**Selected text:**
"This vulnerability required no phishing, no malware, and no social engineering," said Trey Ford, chief strategy and trust officer at Bugcrowd.
The flaw in Cline Kanban's WebSocket endpoints
Researchers at Oasis Security disclosed a critical vulnerability in the Cline Kanban feature that lets any website visited by a developer silently interact with the local AI agent. The issue affects version 0.1.59 of the Kanban npm package and carries a CVSS score of 9.7. Kanban provides a web-based project management interface backed by a local HTTP and WebSocket server on port 3484; that server exposes three WebSocket endpoints that handle runtime state, terminal I/O and session control.
Oasis found that none of those endpoints validated the Origin header on the WebSocket upgrade request or required any session token. The maintainers implicitly assumed that binding the server to 127.0.0.1 would confine access to the local machine, but, Oasis notes, browsers do not enforce cross-origin restrictions on WebSocket connections to localhost the way they do for standard HTTP requests.
How a webpage can hijack an AI agent
The technical chain described by Oasis moves from passive reconnaissance to remote code execution entirely from JavaScript on any webpage the developer visits while Cline is running. On connection, the runtime endpoint sends a full snapshot of the developer's environment — including filesystem paths, task data, git history and AI agent chat messages — which a malicious page can harvest to learn what to target.
With that context, an attacker-controlled page can identify an active task ID and then connect to the terminal endpoint. The terminal endpoint provides raw bidirectional access to the agent's pseudo-terminal, with messages written directly to the input buffer. A hostile page can push commands there that the agent will process as if typed by the user, enabling execution of arbitrary commands on the host.
The bypass permissions default and its amplifying effect
The risk is compounded by Cline's default "bypass permissions" flag. When enabled, the AI agent is allowed to execute shell commands and modify the filesystem without per-action authorization. Oasis specifically recommended disabling the bypass permissions setting in the application to reduce the attack surface.
Because the endpoints required neither origin validation nor authentication, a single webpage visit while Cline was running could yield workspace exfiltration, terminal command injection, or forced session termination — all without traditional attacker effort such as phishing or malware delivery.
Patching, disclosure, and the pattern Oasis documented earlier
Oasis Security reported the findings to Cline before publishing its technical analysis on May 7. The maintainers patched the specific issue: updating Cline to version 0.1.66 closes this exposure. Trey Ford emphasized that while patching Cline addresses one package, "Auditing every AI tool that opens a local listener is the actual job to be done."
Oasis also linked this vulnerability to a prior body of work it published under the name OpenClaw, saying the same localhost-as-trust-boundary error recurs across AI coding agent platforms. That earlier pattern suggests the problem is not unique to a single package but a recurring architectural assumption — that a local listener is inherently trustworthy.

**Entries shown:**
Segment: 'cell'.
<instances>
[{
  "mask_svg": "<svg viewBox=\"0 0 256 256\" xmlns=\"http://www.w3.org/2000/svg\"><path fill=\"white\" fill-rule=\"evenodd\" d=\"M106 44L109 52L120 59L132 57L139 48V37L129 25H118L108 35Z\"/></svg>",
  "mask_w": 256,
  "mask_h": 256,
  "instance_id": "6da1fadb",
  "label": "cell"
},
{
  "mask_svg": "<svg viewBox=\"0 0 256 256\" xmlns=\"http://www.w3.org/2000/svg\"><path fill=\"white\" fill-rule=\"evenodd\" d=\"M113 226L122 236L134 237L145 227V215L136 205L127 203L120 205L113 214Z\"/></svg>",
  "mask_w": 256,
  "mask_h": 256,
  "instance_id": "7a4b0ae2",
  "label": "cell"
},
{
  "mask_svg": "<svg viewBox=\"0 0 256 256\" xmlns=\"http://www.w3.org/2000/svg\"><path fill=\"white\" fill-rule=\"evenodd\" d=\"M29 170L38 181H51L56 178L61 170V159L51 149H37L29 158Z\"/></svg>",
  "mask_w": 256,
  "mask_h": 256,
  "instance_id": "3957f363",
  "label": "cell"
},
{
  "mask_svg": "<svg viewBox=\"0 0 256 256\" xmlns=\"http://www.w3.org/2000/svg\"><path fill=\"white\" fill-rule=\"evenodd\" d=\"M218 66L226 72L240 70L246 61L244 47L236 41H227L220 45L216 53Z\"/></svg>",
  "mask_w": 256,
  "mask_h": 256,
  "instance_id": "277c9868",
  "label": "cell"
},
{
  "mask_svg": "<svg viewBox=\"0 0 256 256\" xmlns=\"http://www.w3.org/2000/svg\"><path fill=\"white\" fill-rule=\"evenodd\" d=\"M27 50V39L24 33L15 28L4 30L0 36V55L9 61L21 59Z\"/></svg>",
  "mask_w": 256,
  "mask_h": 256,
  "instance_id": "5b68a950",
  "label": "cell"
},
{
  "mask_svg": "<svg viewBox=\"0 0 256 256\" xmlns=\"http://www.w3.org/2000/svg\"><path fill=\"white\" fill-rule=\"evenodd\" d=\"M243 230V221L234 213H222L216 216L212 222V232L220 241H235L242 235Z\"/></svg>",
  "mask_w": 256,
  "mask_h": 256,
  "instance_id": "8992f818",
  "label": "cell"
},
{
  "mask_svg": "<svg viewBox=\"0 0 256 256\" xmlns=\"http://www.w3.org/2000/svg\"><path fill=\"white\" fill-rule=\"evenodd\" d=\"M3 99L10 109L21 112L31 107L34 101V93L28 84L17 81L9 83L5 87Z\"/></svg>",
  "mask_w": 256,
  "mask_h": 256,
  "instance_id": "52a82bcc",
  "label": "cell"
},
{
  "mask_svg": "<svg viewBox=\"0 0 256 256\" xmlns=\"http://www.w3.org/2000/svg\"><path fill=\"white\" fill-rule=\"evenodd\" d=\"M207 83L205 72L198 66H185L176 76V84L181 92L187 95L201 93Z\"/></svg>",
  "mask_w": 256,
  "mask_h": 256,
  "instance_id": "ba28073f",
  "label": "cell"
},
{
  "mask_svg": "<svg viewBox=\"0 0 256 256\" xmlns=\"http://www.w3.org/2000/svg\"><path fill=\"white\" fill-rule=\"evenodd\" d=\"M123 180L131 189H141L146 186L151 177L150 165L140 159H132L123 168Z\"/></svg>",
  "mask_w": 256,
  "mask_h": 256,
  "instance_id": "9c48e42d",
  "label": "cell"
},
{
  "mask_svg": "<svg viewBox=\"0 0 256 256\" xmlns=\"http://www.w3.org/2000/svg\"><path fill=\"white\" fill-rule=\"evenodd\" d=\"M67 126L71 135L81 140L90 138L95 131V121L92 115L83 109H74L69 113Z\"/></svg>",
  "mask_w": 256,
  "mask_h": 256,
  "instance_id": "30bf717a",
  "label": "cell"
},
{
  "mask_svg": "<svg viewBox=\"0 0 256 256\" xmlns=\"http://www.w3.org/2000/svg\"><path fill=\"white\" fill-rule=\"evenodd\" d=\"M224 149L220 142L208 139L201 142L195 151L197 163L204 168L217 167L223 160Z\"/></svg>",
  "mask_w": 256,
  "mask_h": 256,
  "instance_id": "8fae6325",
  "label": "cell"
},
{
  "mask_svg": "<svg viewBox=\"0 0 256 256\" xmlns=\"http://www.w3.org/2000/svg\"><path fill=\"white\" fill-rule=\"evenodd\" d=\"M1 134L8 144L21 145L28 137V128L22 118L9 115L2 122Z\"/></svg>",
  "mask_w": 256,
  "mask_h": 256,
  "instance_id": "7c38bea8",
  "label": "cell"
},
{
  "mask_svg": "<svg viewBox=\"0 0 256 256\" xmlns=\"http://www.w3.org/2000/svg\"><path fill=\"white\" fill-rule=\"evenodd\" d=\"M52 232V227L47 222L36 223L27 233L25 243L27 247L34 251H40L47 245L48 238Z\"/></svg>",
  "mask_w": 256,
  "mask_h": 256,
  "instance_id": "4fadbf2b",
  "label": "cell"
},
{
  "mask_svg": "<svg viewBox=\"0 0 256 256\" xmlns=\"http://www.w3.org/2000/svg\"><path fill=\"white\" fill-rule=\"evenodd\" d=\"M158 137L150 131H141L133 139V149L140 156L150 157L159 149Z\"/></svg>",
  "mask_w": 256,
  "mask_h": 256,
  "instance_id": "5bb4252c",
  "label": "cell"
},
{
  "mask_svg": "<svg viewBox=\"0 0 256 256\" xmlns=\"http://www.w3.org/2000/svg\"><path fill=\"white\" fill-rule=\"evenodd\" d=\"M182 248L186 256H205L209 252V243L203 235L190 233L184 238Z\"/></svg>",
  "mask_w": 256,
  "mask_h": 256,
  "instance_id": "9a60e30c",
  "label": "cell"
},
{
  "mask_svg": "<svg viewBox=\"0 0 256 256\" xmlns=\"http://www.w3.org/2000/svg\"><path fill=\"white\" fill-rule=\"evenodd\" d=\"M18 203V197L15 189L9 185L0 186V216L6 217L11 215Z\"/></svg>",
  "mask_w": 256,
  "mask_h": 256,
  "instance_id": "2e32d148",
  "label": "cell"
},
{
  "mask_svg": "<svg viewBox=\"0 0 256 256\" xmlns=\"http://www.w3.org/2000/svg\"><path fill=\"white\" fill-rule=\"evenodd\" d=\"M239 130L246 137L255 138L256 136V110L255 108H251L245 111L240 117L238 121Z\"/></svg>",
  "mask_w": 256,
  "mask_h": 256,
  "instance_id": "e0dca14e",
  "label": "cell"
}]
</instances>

**Brief:**
Translate this sentence from the article on the Cline Kanban vulnerability into Spanish: "Oasis found that none of those endpoints validated the Origin header on the WebSocket upgrade request or required any session token." The listing has no connection to the article on the Cline Kanban vulnerability.

**Final answer:**
Oasis descubrió que ninguno de esos endpoints validaba el encabezado Origin en la solicitud de actualización de WebSocket ni exigía ningún token de sesión.